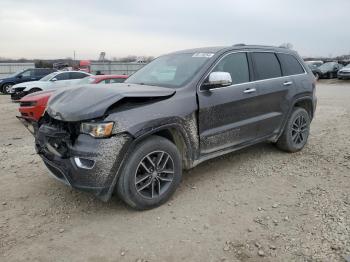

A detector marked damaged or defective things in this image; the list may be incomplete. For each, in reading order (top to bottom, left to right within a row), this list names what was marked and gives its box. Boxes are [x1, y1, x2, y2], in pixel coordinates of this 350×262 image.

crumpled hood [47, 83, 175, 121]
broken headlight [80, 122, 114, 138]
damaged front bumper [35, 123, 132, 201]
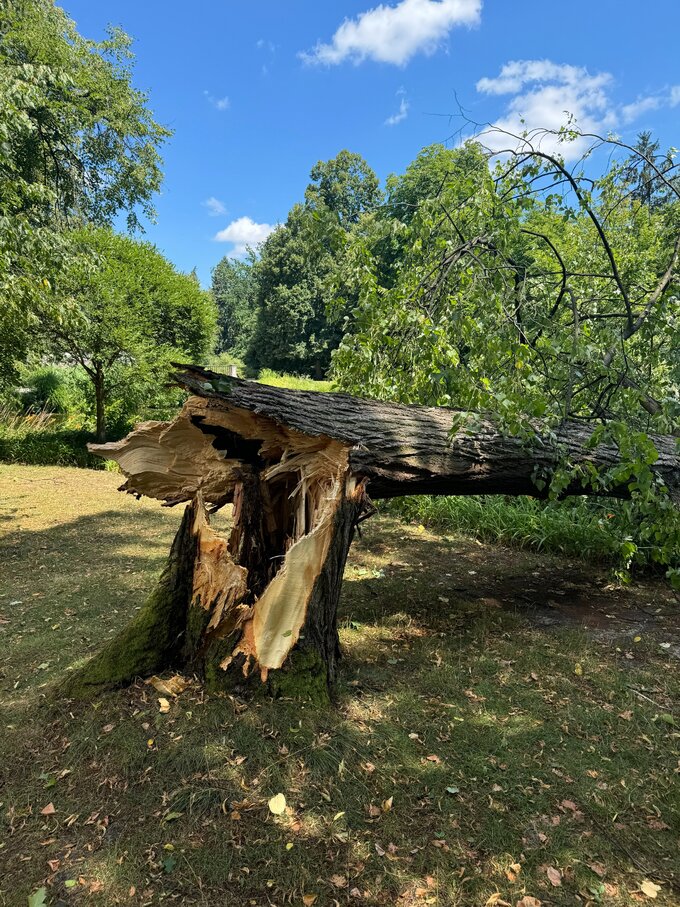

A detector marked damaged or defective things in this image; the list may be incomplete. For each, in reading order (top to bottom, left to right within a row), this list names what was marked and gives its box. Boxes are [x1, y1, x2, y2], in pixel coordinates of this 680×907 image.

splintered wood [91, 394, 350, 676]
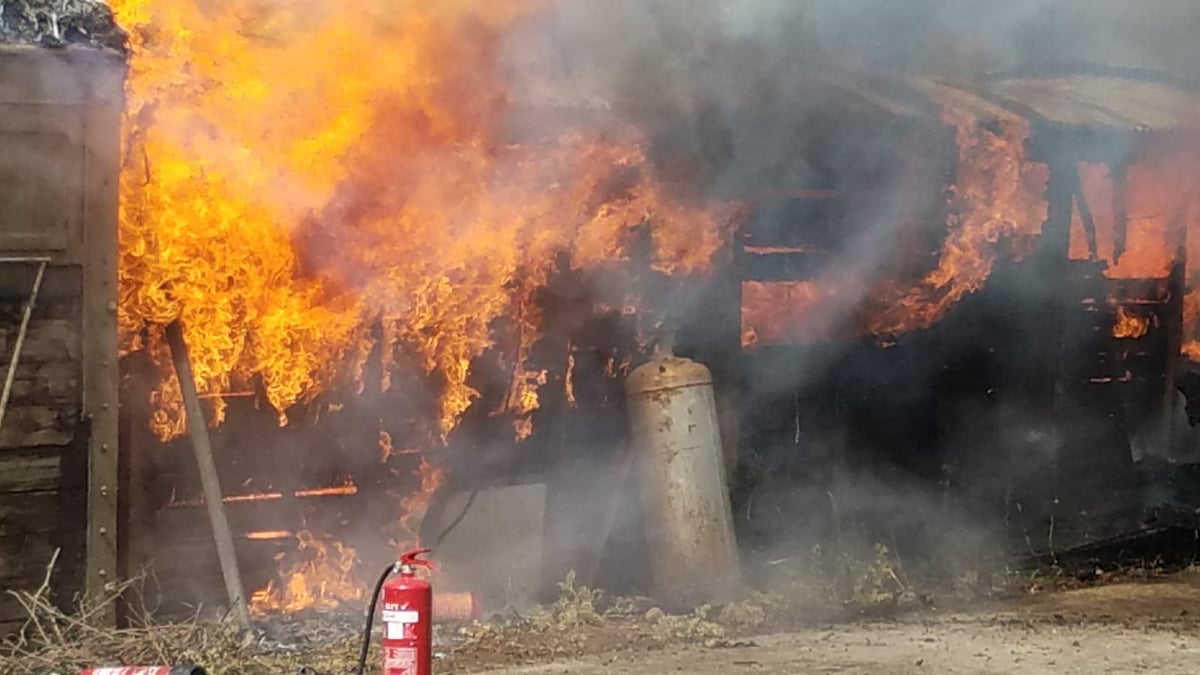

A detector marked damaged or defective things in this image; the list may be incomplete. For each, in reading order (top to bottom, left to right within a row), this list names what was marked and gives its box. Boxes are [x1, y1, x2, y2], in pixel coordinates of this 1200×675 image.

burnt roof [0, 0, 126, 53]
rusty metal tank [624, 353, 734, 605]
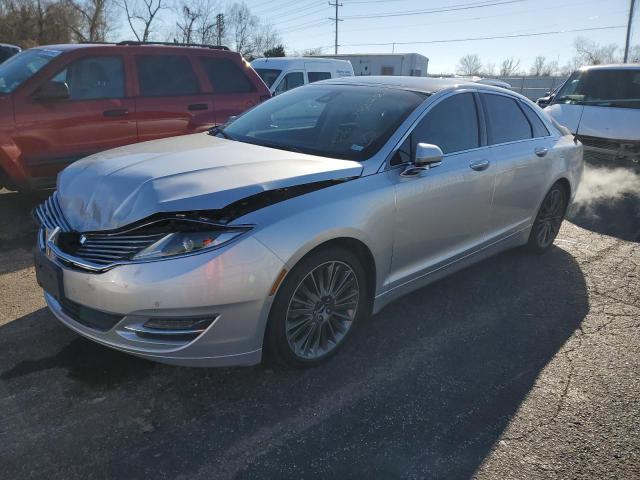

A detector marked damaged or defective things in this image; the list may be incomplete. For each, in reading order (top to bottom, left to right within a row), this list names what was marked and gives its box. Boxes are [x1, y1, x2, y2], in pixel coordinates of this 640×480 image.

damaged hood [57, 133, 362, 232]
crumpled hood [58, 133, 364, 232]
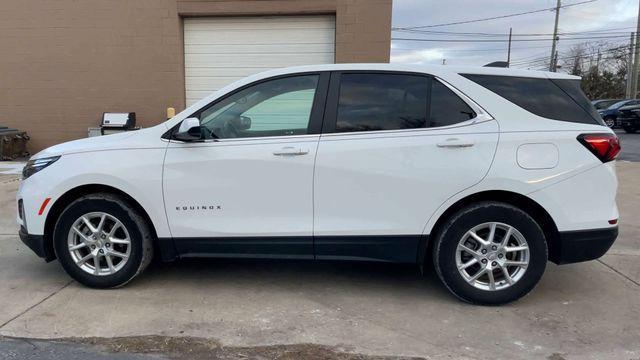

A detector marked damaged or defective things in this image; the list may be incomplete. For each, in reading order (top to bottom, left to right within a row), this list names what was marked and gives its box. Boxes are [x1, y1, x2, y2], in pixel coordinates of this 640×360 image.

cracked pavement [0, 153, 636, 358]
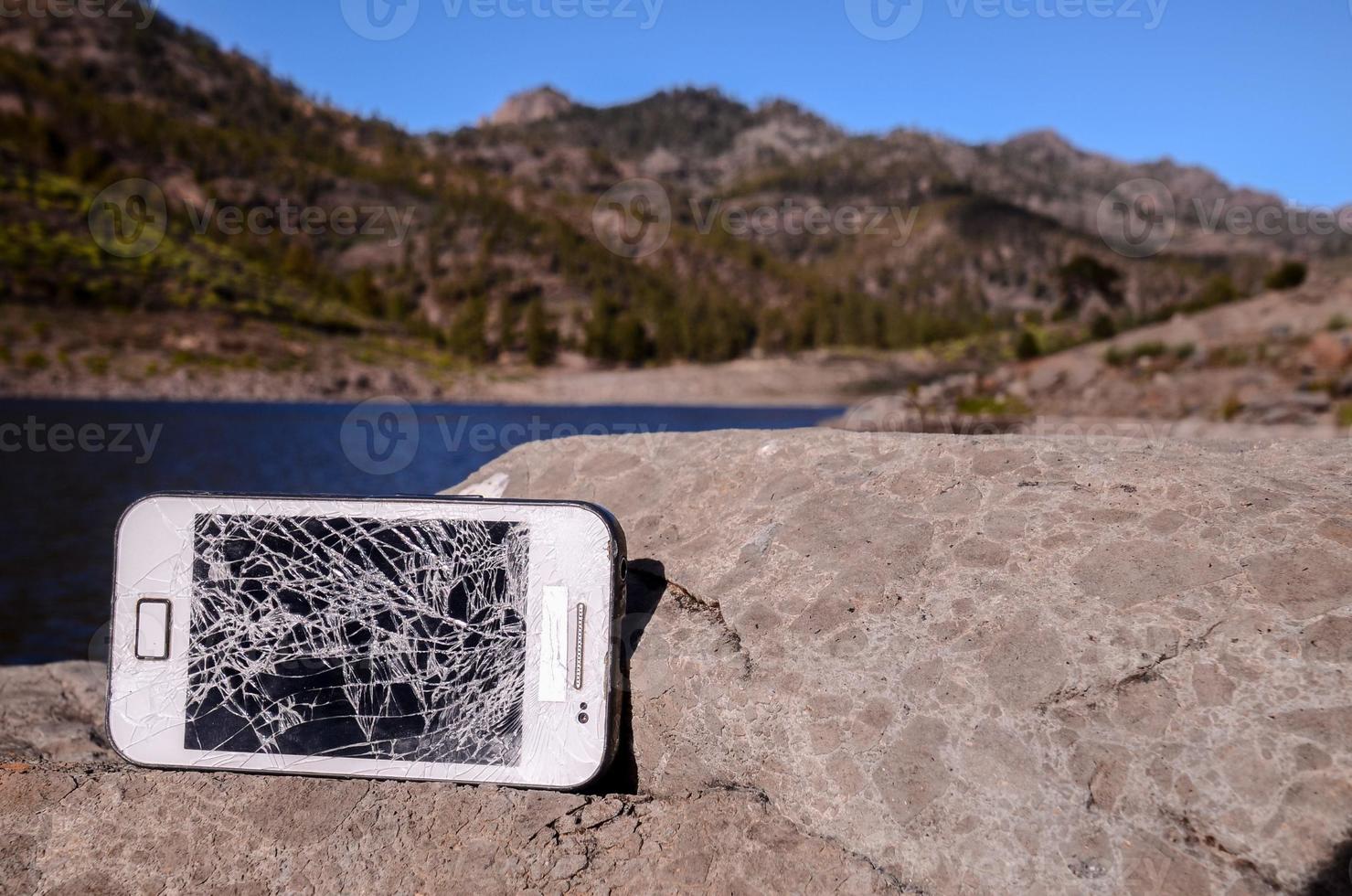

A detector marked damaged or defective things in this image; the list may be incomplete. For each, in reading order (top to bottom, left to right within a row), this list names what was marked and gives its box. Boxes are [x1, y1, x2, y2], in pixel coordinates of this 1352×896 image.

shattered phone screen [182, 516, 530, 768]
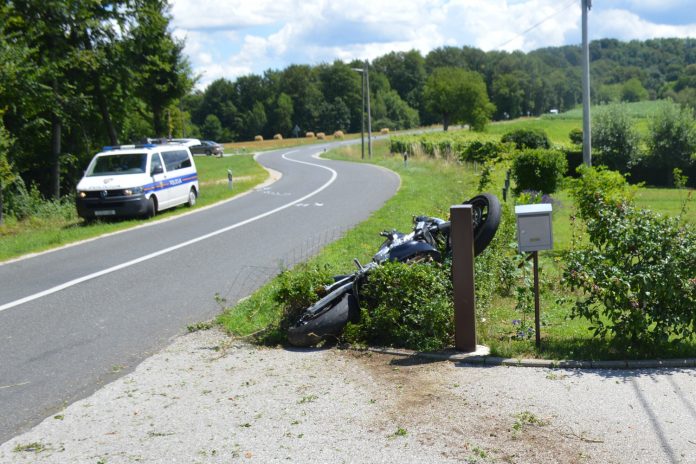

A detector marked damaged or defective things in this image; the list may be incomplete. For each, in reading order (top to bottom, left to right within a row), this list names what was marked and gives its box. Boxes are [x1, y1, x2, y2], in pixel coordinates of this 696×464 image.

◆ **Goal**: Write out every line of the items above word for word, leaving the pictures out.

◆ **Solution to this task**:
A detector marked damaged or defective things in this image; the list may be incomplete. For each, in reading order (top to bottom, left to right within a row), this list names what was marked and gives its box. Boxes are [x1, y1, x2, y2], in pixel coordinates of this 350×262 image.

crumpled hood [47, 83, 175, 121]
broken headlight [80, 122, 114, 138]
damaged front bumper [35, 123, 132, 201]

A detector marked damaged or defective things in this image; the list may be incomplete. For each, in reading order (top to bottom, left to right within a row), this list names what was marked and gives its box. Boxes are [x1, y1, x2, y2], in pixel coordinates of this 680×907 image.

splintered wood [91, 394, 350, 676]

A detector marked damaged or defective things in this image; the list may be incomplete. For each, in reading order (top to bottom, left to right within a row), this list names what was marked and gives its box. Boxes are [x1, y1, x2, y2], in pixel coordinates of this 1200×675 image.

burnt roof [0, 0, 126, 53]
rusty metal tank [624, 353, 734, 605]

A detector marked damaged or defective things in this image; the list may be incomplete. For each, in reading order (top to bottom, left to right within a row), this list names what was marked and gives its box. Boxes are [x1, y1, x2, y2], in pixel coordinates of this 640×480 image.

damaged hood [57, 133, 362, 232]
crumpled hood [58, 133, 364, 232]

A detector marked damaged or defective things in this image; the list may be incomplete. For each, in reading order (top to bottom, left to right within a row), this list names what was marked and gives its box. Boxes are [x1, y1, x2, y2], in pixel coordinates of this 640×360 image.

cracked pavement [0, 153, 636, 358]

A detector marked damaged or defective things in this image; the list may be incomplete. For each, in reading order (top to bottom, left to right within a row), this list names what was marked and gives its box. Boxes are [x1, y1, x2, y2], in pixel coordinates of this 1352×896 image.

shattered phone screen [182, 516, 530, 768]

A detector marked damaged or defective things in this image; the list may be incomplete. For each, in reading order (top to bottom, left to right within a row), this list names what was marked and gives its box. Boxes are [x1, y1, x2, y2], in pixel coordinates of this 696×464 image.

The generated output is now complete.